Remembering Savannah’s Korean War heroes
Seventy years ago on July 27, 1950, Dog Company, 10th Infantry Battalion, United States Marine Corps Reserve, was ordered to report for federal service. On Aug. 28, 182 men left Savannah to serve this country during the Korean War. The youngest was 16; the oldest was 33. Of those 182 men, 48 had served in the Marines before and 12 more in one of the other services, most of them during World War II.
Over a hundred would serve overseas, some getting to Korea in time to join the 15,000 Marines who would be abandoned in the frozen hell of North Korea where the temperature ranged from 10 degrees below zero in the daytime to 40 below at night, not including the wind chill.
USMC Photo A 5372
The 15,000 Marines and a handful of other American soldiers would be surrounded by 150,000 of China’s best troops.
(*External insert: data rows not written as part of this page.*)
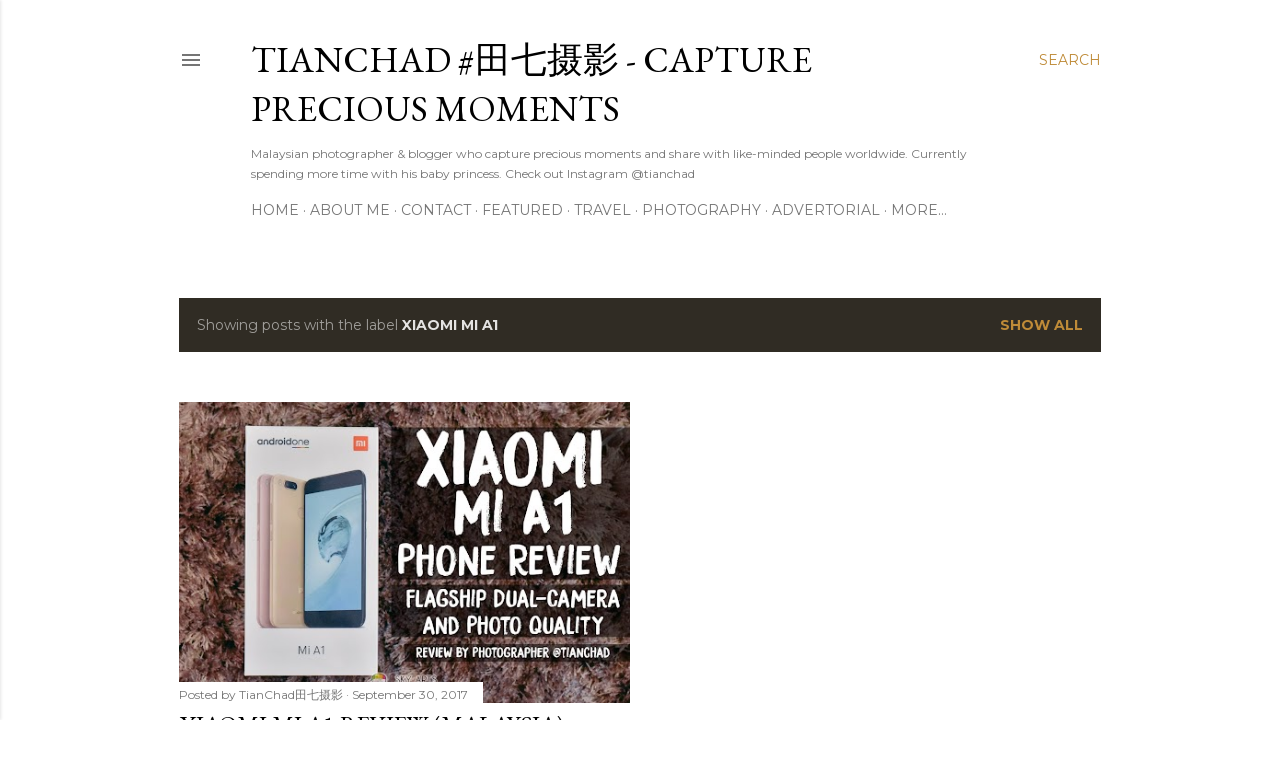

--- FILE ---
content_type: text/html; charset=UTF-8
request_url: https://www.tianchad.com/b/stats?style=BLACK_TRANSPARENT&timeRange=ALL_TIME&token=APq4FmCpErc-yzxANrQyiGMgVvuxI7T13GB4m5njaRIAa_aPbka0_KIgGjjkgNQCAS4n3l2ysgfAqjMDR1ECVda5mfp2HMRAsA
body_size: 41
content:
{"total":17890494,"sparklineOptions":{"backgroundColor":{"fillOpacity":0.1,"fill":"#000000"},"series":[{"areaOpacity":0.3,"color":"#202020"}]},"sparklineData":[[0,29],[1,20],[2,22],[3,21],[4,22],[5,22],[6,22],[7,36],[8,35],[9,21],[10,29],[11,27],[12,26],[13,39],[14,44],[15,35],[16,32],[17,33],[18,31],[19,31],[20,30],[21,100],[22,64],[23,26],[24,32],[25,63],[26,45],[27,45],[28,47],[29,11]],"nextTickMs":11650}

--- FILE ---
content_type: text/html; charset=utf-8
request_url: https://www.google.com/recaptcha/api2/aframe
body_size: 266
content:
<!DOCTYPE HTML><html><head><meta http-equiv="content-type" content="text/html; charset=UTF-8"></head><body><script nonce="kCMlAqD_m9AtwPbA9vehCQ">/** Anti-fraud and anti-abuse applications only. See google.com/recaptcha */ try{var clients={'sodar':'https://pagead2.googlesyndication.com/pagead/sodar?'};window.addEventListener("message",function(a){try{if(a.source===window.parent){var b=JSON.parse(a.data);var c=clients[b['id']];if(c){var d=document.createElement('img');d.src=c+b['params']+'&rc='+(localStorage.getItem("rc::a")?sessionStorage.getItem("rc::b"):"");window.document.body.appendChild(d);sessionStorage.setItem("rc::e",parseInt(sessionStorage.getItem("rc::e")||0)+1);localStorage.setItem("rc::h",'1768974828789');}}}catch(b){}});window.parent.postMessage("_grecaptcha_ready", "*");}catch(b){}</script></body></html>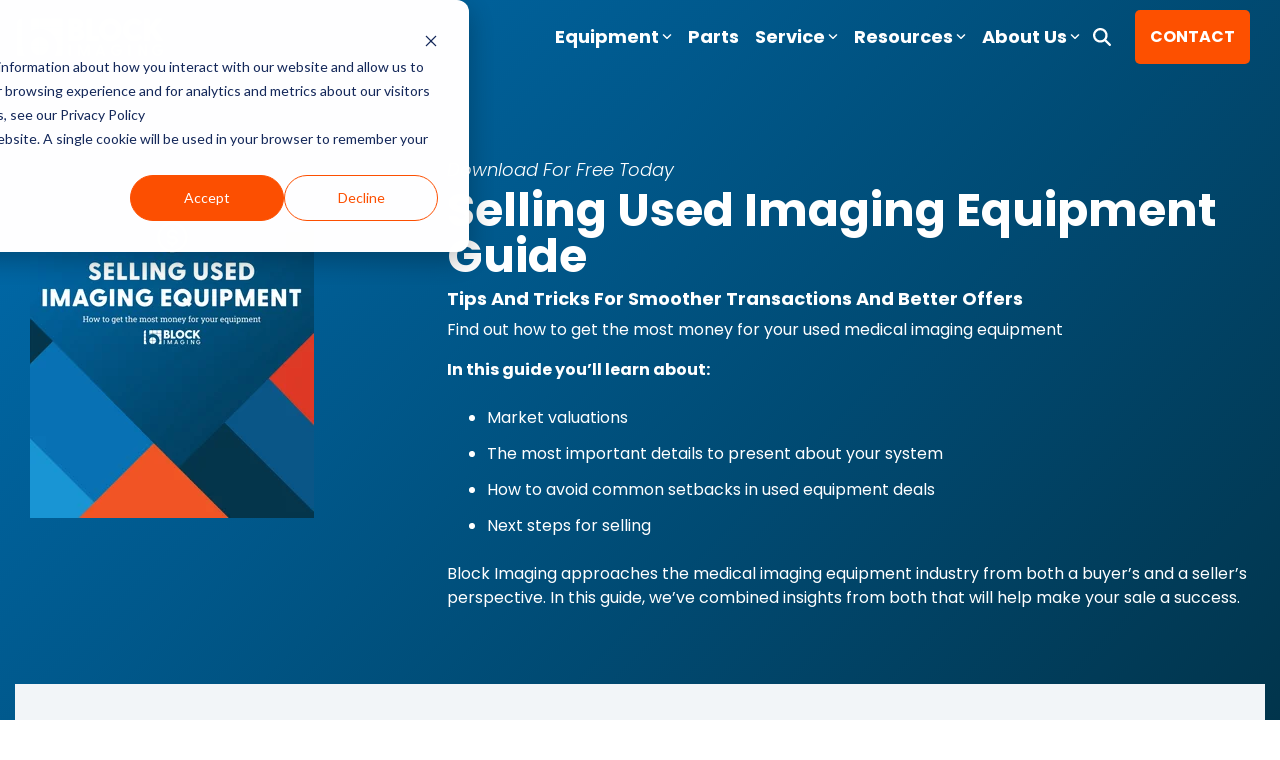

--- FILE ---
content_type: text/css
request_url: https://www.blockimaging.com/hubfs/hub_generated/template_assets/1/113799229499/1768574678512/template_child.min.css
body_size: 383
content:
@import url("//hello.myfonts.net/count/3cfbbe");@font-face{font-family:GreyCliffCF-Heavy;src:url(https://21795.fs1.hubspotusercontent-na1.net/hubfs/21795/fonts/GreycliffCF-Heavy/Connary_Fagen_-_Greycliff_CF_Heavy.eot) format("eot"),url(https://21795.fs1.hubspotusercontent-na1.net/hubfs/21795/fonts/GreycliffCF-Heavy/font.woff) format("woff"),url(https://21795.fs1.hubspotusercontent-na1.net/hubfs/21795/fonts/GreycliffCF-Heavy/font.woff) format("woff2"),url(https://21795.fs1.hubspotusercontent-na1.net/hubfs/21795/fonts/GreycliffCF-Heavy/Connary_Fagen_-_Greycliff_CF_Heavy.ttf) format("truetype")}@font-face{font-family:GreyCliffCF-Medium;src:url(https://21795.fs1.hubspotusercontent-na1.net/hubfs/21795/fonts/GreycliffCF-Medium/Connary_Fagen_-_Greycliff_CF_Medium.eot) format("eot"),url(https://21795.fs1.hubspotusercontent-na1.net/hubfs/21795/fonts/GreycliffCF-Medium/font.woff) format("woff"),url(https://21795.fs1.hubspotusercontent-na1.net/hubfs/21795/fonts/GreycliffCF-Medium/font.woff2) format("woff2"),url(https://21795.fs1.hubspotusercontent-na1.net/hubfs/21795/fonts/GreycliffCF-Medium/Connary_Fagen_-_Greycliff_CF_Medium.ttf) format("truetype")}@font-face{font-family:GreyCliffCF-Bold;src:url(https://21795.fs1.hubspotusercontent-na1.net/hubfs/21795/fonts/GreycliffCF-Bold/GreycliffCF-Bold.eot) format("eot"),url(https://21795.fs1.hubspotusercontent-na1.net/hubfs/21795/fonts/GreycliffCF-Bold/GreycliffCF-Bold.woff) format("woff"),url(https://21795.fs1.hubspotusercontent-na1.net/hubfs/21795/fonts/GreycliffCF-Bold/GreycliffCF-Bold.woff2) format("woff2"),url(https://21795.fs1.hubspotusercontent-na1.net/hubfs/21795/fonts/GreycliffCF-Bold/GreycliffCF-Bold.ttf) format("truetype")}@font-face{font-family:GreyCliffCF-Bold-Oblique;src:url(https://21795.fs1.hubspotusercontent-na1.net/hubfs/21795/fonts/GreycliffCF-Bold-Obligue/GreycliffCF-Bold-Oblique.eot) format("eot"),url(https://21795.fs1.hubspotusercontent-na1.net/hubfs/21795/fonts/GreycliffCF-Bold-Obligue/GreycliffCF-Bold-Oblique.woff) format("woff"),url(https://21795.fs1.hubspotusercontent-na1.net/hubfs/21795/fonts/GreycliffCF-Bold-Obligue/GreycliffCF-Bold-Oblique.woff2) format("woff2"),url(https://21795.fs1.hubspotusercontent-na1.net/hubfs/21795/fonts/GreycliffCF-Bold-Obligue/GreycliffCF-Bold-Oblique.ttf) format("truetype")}@font-face{font-family:GreyCliffCF-Demi-Bold;src:url(https://21795.fs1.hubspotusercontent-na1.net/hubfs/21795/fonts/GreycliffCF-DemiBold/GreycliffCF-Demi-Bold.eot) format("eot"),url(https://21795.fs1.hubspotusercontent-na1.net/hubfs/21795/fonts/GreycliffCF-DemiBold/GreyCliffCF-Demi-Bold.woff) format("woff"),url(https://21795.fs1.hubspotusercontent-na1.net/hubfs/21795/fonts/GreycliffCF-DemiBold/GreyCliffCF-Demi-Bold.woff2) format("woff2"),url(https://21795.fs1.hubspotusercontent-na1.net/hubfs/21795/fonts/GreycliffCF-DemiBold/GreycliffCF-Demi-Bold.ttf) format("truetype")}@font-face{font-family:GreyCliffCF-Demi-Bold-Oblique;src:url(https://21795.fs1.hubspotusercontent-na1.net/hubfs/21795/fonts/GreycliffCF-Demi-Bold-Oblique/GreycliffCF-Demi-Bold-Oblique.eot) format("eot"),url(https://21795.fs1.hubspotusercontent-na1.net/hubfs/21795/fonts/GreycliffCF-Demi-Bold-Oblique/GreycliffCF-Demi-Bold-Oblique.woff) format("woff"),url(https://21795.fs1.hubspotusercontent-na1.net/hubfs/21795/fonts/GreycliffCF-Demi-Bold-Oblique/GreycliffCF-Demi-Bold-Oblique.woff2) format("woff2"),url(https://21795.fs1.hubspotusercontent-na1.net/hubfs/21795/fonts/GreycliffCF-Demi-Bold-Oblique/GreycliffCF-Demi-Bold-Oblique.ttf) format("truetype")}.blog-post h2,.hhs-header-menu .hs-menu-wrapper.hs-menu-flow-horizontal>ul li a,.hhs-lang-switch .lang_list_class li a,.hhs-top-bar .hs-menu-wrapper.hs-menu-flow-horizontal>ul li a,h1,h1.blog-post__title,h2,h3,h4,h5,h6{font-family:Poppins}.hhs-foot-nav-col .hs-menu-wrapper.hs-menu-flow-horizontal>ul li a{font-family:Roboto Slab}.cta-primary,.cta-primary:active,.cta-secondary,.cta-secondary:active,.cta-tertiary,.cta-tertiary:active,.hhs-alt-nav .hhs-header-menu .hs-menu-wrapper.hs-menu-flow-horizontal>ul li .mega-menu a.cta-primary,.hhs-alt-nav .hhs-header-menu .hs-menu-wrapper.hs-menu-flow-horizontal>ul li .mega-menu a.cta-secondary,.hhs-alt-nav .hhs-header-menu .hs-menu-wrapper.hs-menu-flow-horizontal>ul li .mega-menu a.cta-tertiary,.hhs-header-menu .hs-menu-wrapper.hs-menu-flow-horizontal>ul li .mega-menu a.cta-primary,.hhs-header-menu .hs-menu-wrapper.hs-menu-flow-horizontal>ul li .mega-menu a.cta-secondary,.hhs-header-menu .hs-menu-wrapper.hs-menu-flow-horizontal>ul li .mega-menu a.cta-tertiary,.hhs-top-bar .hs-menu-wrapper.hs-menu-flow-horizontal>ul li .mega-menu a.cta-primary,.hhs-top-bar .hs-menu-wrapper.hs-menu-flow-horizontal>ul li .mega-menu a.cta-secondary,.hhs-top-bar .hs-menu-wrapper.hs-menu-flow-horizontal>ul li .mega-menu a.cta-tertiary,button{font-family:Poppins}.hhs-hat-menu .hs-menu-wrapper.hs-menu-flow-horizontal>ul li a{font-family:GreyCliffCF-Medium}.hhs-profile-card{height:100%;margin-bottom:0!important}.hhs-profile-card-mod .row>div{padding-bottom:30px}.blog-opt-3.post-page-full .blog-header-full{margin-bottom:0!important;padding-bottom:10px;padding-top:50px}.author-base-con{flex-direction:column;margin:auto auto 100px;max-width:600px;text-align:center}.author-base-con,.author-img-con{align-items:center;display:flex;justify-content:center}.author-img-con{border-radius:10px;-webkit-border-radius:10px;height:80px;margin-bottom:15px;overflow:hidden;width:80px}.author-img-con img{height:auto;min-width:100%}.author-name{font-size:20px;font-weight:700}@media (max-width:575px){.blog-opt-3 .featured-image{display:none}.post-header .blog-header__inner{padding-bottom:0;padding-top:0}.blog-opt-3.post-page-full .blog-header-full{padding-bottom:10px;padding-top:50px}}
We walked with giants and saw ordinary men do extraordinary things. It was a great time to be young, American and a Marine.
The Marines would suffer 4,418 battle casualties and there were 7,313 non-battle casualties, most of those were frostbite. Many of the frostbite cases and the wounded never left the lines or returned after being treated. Truck drivers became riflemen and wounded riflemen became truck drivers. Cooks manned mortars, and there were no clerks. The Marines inflicted 37,500 casualties on the enemy. The number who died or suffered from the cold is unknown, but three of their divisions were never heard from again after the Chosin Campaign.
Photo by Sgt Frank C. Kerr; National Archives photos (USMC) 127-N-A5358
In 2020, the name of the Savannah Marine Corps Detachment 564 was forever and permanently changed to Dog Company Detachment 564 in honor of those Savannah Dog Company Marines who fought in the Korean War and chartered The Savannah MCL.